• _Given records_:
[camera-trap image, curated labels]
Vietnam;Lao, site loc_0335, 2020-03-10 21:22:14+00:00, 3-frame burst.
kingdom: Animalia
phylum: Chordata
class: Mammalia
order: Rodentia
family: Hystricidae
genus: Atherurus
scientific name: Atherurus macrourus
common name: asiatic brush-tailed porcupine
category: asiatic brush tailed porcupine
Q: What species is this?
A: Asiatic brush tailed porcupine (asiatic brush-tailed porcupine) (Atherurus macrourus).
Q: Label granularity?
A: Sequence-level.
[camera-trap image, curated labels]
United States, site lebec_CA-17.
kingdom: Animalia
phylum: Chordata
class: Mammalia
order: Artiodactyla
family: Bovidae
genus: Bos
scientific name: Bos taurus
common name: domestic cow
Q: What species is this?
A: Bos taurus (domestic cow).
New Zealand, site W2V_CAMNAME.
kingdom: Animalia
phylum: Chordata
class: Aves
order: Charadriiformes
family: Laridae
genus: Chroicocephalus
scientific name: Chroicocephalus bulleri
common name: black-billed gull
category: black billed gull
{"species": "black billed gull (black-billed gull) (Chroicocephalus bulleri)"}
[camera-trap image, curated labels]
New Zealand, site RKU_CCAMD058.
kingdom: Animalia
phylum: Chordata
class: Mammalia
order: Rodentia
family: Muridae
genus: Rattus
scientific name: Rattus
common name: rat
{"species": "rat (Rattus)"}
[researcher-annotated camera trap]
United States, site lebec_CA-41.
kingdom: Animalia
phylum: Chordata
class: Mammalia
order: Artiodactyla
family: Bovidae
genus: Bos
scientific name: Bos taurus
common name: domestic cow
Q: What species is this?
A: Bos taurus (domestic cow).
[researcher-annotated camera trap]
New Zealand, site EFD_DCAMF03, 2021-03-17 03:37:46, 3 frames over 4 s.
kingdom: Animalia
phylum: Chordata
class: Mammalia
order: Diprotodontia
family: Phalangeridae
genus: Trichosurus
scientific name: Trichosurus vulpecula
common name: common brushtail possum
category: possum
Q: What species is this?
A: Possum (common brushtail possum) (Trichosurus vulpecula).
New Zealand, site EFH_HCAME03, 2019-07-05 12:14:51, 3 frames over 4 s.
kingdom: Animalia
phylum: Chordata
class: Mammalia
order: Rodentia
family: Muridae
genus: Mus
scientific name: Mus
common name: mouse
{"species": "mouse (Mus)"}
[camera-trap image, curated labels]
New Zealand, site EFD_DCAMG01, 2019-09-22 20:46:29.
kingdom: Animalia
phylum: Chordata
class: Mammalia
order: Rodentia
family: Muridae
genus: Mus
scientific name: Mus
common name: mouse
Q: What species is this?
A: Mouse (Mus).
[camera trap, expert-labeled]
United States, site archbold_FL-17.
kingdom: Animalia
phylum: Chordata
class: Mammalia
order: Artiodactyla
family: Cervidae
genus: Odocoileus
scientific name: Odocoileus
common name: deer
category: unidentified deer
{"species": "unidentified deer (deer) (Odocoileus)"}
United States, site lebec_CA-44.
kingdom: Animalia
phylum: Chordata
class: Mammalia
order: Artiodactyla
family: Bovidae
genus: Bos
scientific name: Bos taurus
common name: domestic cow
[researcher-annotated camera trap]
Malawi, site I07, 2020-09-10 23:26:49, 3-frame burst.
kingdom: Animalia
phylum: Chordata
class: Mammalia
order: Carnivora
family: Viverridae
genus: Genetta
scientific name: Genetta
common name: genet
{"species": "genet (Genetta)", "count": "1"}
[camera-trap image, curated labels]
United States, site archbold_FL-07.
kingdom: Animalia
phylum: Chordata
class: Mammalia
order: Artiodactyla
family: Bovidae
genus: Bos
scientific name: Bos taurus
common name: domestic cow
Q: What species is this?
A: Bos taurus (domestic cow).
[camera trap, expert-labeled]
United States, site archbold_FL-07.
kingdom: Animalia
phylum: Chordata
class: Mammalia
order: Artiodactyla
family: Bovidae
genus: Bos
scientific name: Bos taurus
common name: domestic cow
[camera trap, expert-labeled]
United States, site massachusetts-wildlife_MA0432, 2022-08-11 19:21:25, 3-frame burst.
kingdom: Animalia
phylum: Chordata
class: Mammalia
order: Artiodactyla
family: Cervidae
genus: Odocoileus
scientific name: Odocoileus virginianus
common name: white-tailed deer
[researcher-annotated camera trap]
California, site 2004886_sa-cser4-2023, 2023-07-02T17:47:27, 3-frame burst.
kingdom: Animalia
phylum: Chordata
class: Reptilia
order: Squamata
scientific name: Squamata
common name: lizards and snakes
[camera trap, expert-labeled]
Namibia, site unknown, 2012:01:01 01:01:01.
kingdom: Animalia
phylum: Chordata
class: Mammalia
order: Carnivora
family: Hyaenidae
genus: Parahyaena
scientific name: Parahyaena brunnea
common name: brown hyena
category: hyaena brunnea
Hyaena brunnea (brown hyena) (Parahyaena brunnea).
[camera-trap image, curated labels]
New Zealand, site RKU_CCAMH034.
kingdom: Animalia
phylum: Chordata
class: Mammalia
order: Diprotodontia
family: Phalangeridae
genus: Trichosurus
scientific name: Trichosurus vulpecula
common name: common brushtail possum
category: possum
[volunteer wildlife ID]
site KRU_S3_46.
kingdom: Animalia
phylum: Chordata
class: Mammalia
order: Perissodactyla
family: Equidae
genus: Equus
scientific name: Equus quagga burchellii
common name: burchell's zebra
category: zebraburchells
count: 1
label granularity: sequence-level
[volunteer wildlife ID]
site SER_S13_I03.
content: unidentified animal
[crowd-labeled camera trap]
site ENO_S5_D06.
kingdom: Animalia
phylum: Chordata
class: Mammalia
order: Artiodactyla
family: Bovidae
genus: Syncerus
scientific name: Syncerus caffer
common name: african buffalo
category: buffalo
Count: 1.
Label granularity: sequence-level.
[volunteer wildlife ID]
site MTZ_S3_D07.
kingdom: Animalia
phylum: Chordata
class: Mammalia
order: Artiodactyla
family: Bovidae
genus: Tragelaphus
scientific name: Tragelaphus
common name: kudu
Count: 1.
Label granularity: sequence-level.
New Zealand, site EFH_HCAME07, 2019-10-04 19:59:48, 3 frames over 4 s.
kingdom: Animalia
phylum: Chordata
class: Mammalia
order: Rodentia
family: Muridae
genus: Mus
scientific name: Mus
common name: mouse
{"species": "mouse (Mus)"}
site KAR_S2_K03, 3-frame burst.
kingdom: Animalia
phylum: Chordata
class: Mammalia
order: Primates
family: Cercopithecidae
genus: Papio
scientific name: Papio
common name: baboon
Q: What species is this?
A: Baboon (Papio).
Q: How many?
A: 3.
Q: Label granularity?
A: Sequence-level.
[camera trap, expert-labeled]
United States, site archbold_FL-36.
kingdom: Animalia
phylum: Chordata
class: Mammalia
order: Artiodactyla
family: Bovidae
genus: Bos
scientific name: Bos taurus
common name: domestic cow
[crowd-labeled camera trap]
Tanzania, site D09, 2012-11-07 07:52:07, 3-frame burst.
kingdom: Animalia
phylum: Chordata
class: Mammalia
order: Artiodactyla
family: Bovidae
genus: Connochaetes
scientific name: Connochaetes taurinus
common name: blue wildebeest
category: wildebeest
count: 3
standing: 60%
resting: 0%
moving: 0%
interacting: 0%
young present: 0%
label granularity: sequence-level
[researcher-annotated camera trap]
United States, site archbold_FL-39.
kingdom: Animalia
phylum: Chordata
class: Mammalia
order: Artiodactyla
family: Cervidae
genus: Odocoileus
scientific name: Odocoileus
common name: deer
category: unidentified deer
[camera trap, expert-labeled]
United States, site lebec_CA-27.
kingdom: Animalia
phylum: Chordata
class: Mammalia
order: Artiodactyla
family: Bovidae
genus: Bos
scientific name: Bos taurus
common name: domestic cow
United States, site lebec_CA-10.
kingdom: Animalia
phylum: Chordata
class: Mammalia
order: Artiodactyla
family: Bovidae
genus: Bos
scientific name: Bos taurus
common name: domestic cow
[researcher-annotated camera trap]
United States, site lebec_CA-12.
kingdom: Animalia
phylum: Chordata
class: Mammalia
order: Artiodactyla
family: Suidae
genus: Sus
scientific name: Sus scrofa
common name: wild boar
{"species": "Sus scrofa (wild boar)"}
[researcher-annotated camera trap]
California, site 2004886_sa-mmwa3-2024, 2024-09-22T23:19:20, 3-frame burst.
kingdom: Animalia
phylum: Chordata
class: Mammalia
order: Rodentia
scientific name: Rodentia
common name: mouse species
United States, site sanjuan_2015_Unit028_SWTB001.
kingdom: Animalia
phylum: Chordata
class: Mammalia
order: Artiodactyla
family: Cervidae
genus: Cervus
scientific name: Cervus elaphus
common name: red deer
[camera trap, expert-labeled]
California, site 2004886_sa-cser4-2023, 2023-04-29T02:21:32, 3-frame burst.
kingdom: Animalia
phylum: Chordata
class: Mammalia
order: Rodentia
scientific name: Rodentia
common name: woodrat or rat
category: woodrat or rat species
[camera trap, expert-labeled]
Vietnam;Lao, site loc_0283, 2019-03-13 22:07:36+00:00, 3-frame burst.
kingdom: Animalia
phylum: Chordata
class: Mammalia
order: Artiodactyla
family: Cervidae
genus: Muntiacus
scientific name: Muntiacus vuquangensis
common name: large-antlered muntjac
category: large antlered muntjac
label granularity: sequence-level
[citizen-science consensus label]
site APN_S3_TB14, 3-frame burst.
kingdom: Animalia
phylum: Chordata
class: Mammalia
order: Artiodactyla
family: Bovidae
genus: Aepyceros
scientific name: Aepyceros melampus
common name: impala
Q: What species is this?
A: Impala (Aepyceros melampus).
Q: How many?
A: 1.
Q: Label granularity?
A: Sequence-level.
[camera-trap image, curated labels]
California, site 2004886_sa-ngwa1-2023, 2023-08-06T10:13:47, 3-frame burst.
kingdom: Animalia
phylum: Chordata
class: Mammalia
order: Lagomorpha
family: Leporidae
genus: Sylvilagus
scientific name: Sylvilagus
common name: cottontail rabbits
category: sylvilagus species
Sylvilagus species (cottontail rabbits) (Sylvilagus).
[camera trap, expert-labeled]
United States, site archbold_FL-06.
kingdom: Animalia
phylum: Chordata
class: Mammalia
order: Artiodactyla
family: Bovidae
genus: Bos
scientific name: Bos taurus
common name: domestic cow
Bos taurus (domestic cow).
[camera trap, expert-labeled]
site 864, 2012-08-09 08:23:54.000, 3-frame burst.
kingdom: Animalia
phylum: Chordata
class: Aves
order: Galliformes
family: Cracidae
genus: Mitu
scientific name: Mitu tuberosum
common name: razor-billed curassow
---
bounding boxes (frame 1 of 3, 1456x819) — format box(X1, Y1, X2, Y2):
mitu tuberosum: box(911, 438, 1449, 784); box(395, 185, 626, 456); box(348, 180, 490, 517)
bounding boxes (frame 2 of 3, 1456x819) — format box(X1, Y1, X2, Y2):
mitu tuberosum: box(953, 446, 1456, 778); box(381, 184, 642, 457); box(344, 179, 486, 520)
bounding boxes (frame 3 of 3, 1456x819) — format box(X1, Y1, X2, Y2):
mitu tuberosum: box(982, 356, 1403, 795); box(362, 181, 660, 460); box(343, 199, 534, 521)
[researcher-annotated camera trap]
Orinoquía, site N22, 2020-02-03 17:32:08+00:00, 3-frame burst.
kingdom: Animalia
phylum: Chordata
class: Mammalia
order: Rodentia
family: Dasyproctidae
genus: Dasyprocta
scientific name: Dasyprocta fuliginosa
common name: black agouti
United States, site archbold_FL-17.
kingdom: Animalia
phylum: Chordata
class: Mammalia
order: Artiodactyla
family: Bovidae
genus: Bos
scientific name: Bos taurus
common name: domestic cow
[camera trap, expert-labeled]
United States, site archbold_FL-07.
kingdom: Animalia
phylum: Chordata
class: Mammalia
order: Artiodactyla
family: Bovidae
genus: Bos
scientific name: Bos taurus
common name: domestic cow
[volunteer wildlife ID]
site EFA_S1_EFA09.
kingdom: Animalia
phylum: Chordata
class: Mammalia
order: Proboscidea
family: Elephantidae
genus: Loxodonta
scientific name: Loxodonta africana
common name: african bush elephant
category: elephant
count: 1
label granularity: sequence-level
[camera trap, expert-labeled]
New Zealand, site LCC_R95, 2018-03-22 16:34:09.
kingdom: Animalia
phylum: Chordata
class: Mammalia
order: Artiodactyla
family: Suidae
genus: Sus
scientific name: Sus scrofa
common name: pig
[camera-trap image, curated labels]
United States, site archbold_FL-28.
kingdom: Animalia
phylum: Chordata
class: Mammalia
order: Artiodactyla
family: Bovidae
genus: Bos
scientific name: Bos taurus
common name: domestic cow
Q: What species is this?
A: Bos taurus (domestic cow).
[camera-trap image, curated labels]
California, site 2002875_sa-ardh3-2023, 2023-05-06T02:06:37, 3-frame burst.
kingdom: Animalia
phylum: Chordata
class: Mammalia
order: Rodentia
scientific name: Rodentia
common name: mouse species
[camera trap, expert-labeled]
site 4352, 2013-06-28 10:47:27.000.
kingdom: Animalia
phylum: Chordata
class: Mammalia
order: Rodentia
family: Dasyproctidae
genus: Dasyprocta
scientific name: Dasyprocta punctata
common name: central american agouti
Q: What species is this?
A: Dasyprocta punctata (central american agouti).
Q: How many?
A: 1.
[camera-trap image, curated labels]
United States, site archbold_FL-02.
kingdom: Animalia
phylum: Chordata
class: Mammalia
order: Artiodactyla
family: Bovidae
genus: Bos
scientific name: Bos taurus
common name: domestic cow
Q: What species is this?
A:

• _Activity_: Quote the records above exactly, from the first line through the line containing "A: Asiatic brush", and nothing more.

• _Expected answer_:
[camera-trap image, curated labels]
Vietnam;Lao, site loc_0335, 2020-03-10 21:22:14+00:00, 3-frame burst.
kingdom: Animalia
phylum: Chordata
class: Mammalia
order: Rodentia
family: Hystricidae
genus: Atherurus
scientific name: Atherurus macrourus
common name: asiatic brush-tailed porcupine
category: asiatic brush tailed porcupine
Q: What species is this?
A: Asiatic brush tailed porcupine (asiatic brush-tailed porcupine) (Atherurus macrourus).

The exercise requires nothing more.